#### EXTRAIT CHOISI
• • • • •

Ségolène Royal, DSK et les sondages

jeudi 9 décembre 2010.
 

En 2006, si l’on en croit les révélations du site WikiLeaks, DSK aurait confié à l’ambassadeur des États-Unis que la forte popularité de Ségolène Royale dans les sondages était le fruit d’une « hallucination collective ». Sans doute porte-t-il un regard différent sur sa propre ascension dans les sondages de la fin 2010.

Pourtant, dans les deux cas, leurs rapides ascensions dans les sondages ont la même origine : une construction conjointe des instituts de sondages et des médias. En 2006-2007, les instituts de sondages et les médias ne s’étaient d’ailleurs pas contentés de contribuer de façon déterminante à imposer Ségolène Royal, comme candidate du PS en affirmant, six mois avant l’élection, qu’elle était la seule à pouvoir battre Sarkozy au second tour. Ils avaient, ensuite empêché la même Ségolène Royal d’arriver en tête au 1er tour (ce qui aurait cassé toute la dynamique de Sarkozy) en faisant de Bayrou, à quelques semaines de l’élection, le seul vainqueur possible de Sarkozy au second tour.

• • • • •

Entrées de données enregistrées:
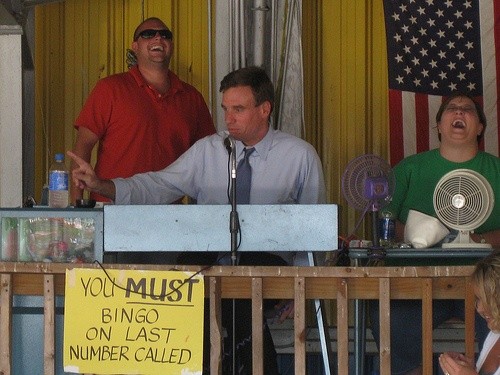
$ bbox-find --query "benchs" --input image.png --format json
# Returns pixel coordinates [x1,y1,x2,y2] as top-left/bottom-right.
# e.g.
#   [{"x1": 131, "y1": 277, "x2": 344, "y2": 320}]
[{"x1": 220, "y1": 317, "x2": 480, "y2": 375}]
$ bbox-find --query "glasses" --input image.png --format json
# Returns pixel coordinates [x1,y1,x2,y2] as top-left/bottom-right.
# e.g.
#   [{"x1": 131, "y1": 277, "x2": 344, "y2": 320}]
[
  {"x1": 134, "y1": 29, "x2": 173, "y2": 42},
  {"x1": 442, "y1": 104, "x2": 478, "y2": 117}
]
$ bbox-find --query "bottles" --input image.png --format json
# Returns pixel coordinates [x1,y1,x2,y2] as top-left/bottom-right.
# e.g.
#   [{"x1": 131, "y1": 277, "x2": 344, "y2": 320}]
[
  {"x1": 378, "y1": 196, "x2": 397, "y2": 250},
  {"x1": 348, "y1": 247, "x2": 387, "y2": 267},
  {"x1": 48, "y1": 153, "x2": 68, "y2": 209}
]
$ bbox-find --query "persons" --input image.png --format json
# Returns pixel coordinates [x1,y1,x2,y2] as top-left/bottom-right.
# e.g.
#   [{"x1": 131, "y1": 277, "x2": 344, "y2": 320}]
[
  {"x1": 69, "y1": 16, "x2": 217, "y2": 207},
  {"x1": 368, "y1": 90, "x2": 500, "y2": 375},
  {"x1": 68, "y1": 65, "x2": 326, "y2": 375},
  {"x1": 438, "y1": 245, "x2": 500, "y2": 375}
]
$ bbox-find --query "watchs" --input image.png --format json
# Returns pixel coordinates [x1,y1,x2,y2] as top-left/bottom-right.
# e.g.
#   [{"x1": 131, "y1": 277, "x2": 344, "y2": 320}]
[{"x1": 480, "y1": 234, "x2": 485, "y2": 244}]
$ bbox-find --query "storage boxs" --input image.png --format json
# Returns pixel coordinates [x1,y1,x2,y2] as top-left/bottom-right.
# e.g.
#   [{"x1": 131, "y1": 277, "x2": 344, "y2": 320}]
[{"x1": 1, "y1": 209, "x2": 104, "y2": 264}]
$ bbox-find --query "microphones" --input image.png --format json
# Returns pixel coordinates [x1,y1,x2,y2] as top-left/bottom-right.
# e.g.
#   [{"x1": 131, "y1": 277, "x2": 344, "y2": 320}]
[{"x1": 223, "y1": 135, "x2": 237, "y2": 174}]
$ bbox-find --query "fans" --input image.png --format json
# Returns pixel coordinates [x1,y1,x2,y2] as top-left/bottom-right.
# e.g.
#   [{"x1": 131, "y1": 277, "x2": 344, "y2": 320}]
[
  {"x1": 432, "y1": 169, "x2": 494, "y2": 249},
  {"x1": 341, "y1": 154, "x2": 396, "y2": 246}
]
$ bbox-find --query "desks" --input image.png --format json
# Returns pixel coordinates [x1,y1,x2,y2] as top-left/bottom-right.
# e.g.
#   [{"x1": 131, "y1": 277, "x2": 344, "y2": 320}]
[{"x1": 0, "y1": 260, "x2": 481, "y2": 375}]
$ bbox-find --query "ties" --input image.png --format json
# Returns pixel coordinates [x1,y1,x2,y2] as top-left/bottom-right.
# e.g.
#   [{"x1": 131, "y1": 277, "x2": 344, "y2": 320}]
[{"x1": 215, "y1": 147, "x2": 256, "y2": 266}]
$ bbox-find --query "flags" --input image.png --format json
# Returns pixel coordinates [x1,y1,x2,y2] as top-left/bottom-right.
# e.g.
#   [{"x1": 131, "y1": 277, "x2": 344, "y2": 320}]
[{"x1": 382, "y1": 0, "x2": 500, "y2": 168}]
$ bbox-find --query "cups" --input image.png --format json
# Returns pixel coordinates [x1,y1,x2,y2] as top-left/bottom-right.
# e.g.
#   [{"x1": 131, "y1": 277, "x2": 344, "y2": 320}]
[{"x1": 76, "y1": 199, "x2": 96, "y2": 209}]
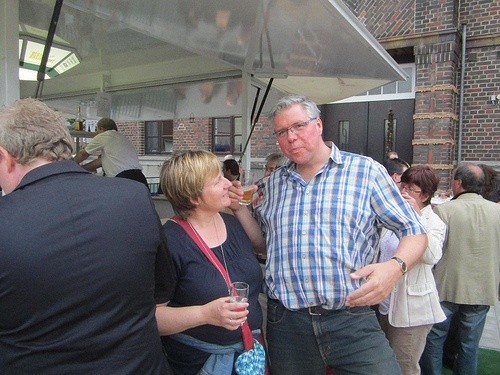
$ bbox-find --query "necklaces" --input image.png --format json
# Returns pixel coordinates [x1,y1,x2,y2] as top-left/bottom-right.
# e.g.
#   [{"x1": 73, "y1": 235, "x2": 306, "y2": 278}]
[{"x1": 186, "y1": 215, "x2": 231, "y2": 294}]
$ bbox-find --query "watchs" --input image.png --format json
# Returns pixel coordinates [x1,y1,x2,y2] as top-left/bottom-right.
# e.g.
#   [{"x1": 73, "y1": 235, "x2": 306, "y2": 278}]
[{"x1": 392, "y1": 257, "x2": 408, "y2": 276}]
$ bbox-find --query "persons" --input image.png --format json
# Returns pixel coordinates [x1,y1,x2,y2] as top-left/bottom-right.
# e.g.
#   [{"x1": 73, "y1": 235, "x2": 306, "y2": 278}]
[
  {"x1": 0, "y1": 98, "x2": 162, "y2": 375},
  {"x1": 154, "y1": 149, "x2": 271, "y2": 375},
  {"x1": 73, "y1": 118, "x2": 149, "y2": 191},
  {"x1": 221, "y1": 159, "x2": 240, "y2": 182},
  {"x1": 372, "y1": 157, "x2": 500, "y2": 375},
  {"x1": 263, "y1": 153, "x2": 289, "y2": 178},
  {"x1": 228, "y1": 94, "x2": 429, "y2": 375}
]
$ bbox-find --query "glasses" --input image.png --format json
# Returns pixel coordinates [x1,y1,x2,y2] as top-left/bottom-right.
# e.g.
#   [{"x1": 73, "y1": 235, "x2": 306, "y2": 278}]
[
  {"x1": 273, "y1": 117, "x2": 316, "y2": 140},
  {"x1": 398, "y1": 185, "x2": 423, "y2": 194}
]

• • • • •

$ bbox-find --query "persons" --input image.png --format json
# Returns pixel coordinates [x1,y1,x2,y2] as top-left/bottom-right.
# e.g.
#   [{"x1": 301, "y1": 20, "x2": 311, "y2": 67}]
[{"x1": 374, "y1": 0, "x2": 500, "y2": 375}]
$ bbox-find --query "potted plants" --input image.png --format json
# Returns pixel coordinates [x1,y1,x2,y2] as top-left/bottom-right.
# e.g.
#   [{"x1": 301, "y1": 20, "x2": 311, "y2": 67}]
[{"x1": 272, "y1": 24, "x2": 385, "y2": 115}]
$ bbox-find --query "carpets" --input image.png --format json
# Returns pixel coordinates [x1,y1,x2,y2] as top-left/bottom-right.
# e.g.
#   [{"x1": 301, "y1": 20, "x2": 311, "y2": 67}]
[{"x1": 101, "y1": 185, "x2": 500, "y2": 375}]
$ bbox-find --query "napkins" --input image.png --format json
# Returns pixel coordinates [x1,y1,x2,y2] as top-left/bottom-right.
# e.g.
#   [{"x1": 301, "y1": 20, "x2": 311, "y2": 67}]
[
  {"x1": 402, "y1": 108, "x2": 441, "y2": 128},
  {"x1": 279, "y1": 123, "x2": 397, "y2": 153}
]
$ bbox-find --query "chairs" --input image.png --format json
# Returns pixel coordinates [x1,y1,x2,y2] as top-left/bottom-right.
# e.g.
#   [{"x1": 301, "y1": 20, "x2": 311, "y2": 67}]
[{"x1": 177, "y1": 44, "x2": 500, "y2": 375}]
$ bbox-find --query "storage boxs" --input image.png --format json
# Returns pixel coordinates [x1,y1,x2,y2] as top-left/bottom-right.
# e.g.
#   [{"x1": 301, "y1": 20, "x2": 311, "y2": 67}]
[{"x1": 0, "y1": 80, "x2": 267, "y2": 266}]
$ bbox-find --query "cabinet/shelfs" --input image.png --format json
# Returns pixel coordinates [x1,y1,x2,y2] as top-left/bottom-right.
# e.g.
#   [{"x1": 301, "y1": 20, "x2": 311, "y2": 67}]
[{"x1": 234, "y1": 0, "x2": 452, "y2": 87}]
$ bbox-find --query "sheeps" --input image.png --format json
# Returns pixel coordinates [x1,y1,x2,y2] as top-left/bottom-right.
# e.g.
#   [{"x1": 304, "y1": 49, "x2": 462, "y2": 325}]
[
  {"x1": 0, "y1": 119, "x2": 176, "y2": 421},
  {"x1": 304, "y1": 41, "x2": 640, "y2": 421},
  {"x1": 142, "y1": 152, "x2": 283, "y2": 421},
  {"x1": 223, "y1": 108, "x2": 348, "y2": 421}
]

• • • • •

#### EXERCICE PROPOSÉ
Recopiez fidèlement le passage de l'article sur Ségolène Royal, DSK et les sondages qui s'ouvre sur les mots contenant « jeudi 9 décembre » et se termine par « la fin 2010. ». Les items n'interviennent en rien dans ce travail.

#### RÉSULTAT FINAL
jeudi 9 décembre 2010.
 

En 2006, si l’on en croit les révélations du site WikiLeaks, DSK aurait confié à l’ambassadeur des États-Unis que la forte popularité de Ségolène Royale dans les sondages était le fruit d’une « hallucination collective ». Sans doute porte-t-il un regard différent sur sa propre ascension dans les sondages de la fin 2010.